Figure 4. Humoral immune responses in X-CD40 mice

(a) Early IgG1 production was measured in vivo 15 days after intraperitoneal immunization with 100 μg of NP₃₆-KLH that was emulsified in CFA. Circulating antibodies were measured by an NP-specific, isotype-specific ELISA. Data are mean±s.e.m. of three mice per group and are representative of three independent experiments. (b) Affinity maturation of the anti-NP response was measured 68 days after immunization with 100 μg of NP₃₆-KLH emulsified in CFA. Circulating antibodies were quantified by an isotype-specific, NP-specific ELISA. NP₂₅-BSA was used to capture all (total) antigen-specific Igs; NP₄-BSA was used to capture only high-affinity Igs. Captured antibodies were detected with enzyme-conjugated anti-IgG1. Data are mean±s.e.m. of three mice per group and are representative of three independent experiments.

Figure 5. Generation of long-lived bone marrow plasma cells

(a) Mice were immunized with 100 μg of NP₃₆-KLH emulsified in CFA. Mice were killed 68 days after immunization and bone marrow was collected. Bone marrow–derived lymphocytes were assessed for production of total antigen-specific IgG1 by ELISPOT; NP₂₅-BSA was used as a capture antigen. (b) Generation of high-affinity plasma cells in the bone marrow of the same mice used in a. NP₄-BSA was used as a capture antigen. Data are expressed as the number of antibody-secreting cells per 10⁶ input cells and are representative of three or more independent experiments.
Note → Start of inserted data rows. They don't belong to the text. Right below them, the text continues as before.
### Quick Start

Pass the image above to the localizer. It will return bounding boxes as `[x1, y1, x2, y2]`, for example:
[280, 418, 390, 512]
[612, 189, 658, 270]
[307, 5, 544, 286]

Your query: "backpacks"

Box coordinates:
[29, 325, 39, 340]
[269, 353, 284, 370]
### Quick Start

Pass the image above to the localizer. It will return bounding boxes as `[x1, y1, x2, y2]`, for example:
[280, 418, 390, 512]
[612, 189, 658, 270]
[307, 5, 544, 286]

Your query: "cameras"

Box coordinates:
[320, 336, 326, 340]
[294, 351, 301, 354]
Figure 6. GC formation in the X-CD40 mice

(a) Immunohistological analysis of GC formation in spleens was done 10 days after immunization with sheep erythrocytes. Spleens were thinly sectioned, then stained with fluorochrome-coupled antibodies to CD4 and CD8 (red), PNA (blue) and CD19 (green). Images were captured by confocal microscope; they are representative of two experiments and >30 scanned images of three mice per group. (b) Flow cytofluorometric analysis of GC formation was done in mice immunized intraperitoneally with sheep erythrocytes and killed 10 days after immunization. Splenocytes were stained with fluorochrome-coupled antibodies to B220, PNA and GL7. Fluorescence was quantified by flow cytometry and profiles were gated on B220⁺ cells. Data are representative of three experiments with three mice per group.